If you have a claim denied on the basis of a RAC audit, you will have the same appeals process available to you as when the Medicare contractor (carrier or fiscal intermediary) that paid the claim issues a denial. In fact, the appeals of a RAC denial will revert to the Medicare contractor that originally paid the claim.
If you believe a claim has been inappropriately denied, APA's Office of Healthcare Systems and Financing advises you to appeal—experience has shown that it is usually worth the effort. With appropriate documentation, it is very likely that you will win your appeal, although you may have to go through several levels of the process to reach this outcome. The good news is that neither the RAC nor your Medicare contractor may collect monies it says you owe if an appeal is in process, although if you lose your appeal, you will have to pay interest on the money owed.

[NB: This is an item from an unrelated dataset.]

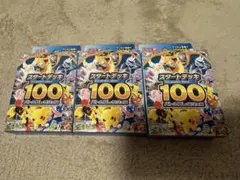 3個セット未開封】ポケカ スタートデッキ100 バトルコレクション 中国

This topic presents a good opportunity to once again remind APA members of the need to maintain appropriate documentation. Although all physicians understand the importance of accurate and thorough documentation as part of providing quality patient care, documentation is also essential for protecting you in a claims audit.
If your claims are audited by a RAC or Medicare and you lack the documentation for the services provided, as far as the auditors are concerned, the services never occurred.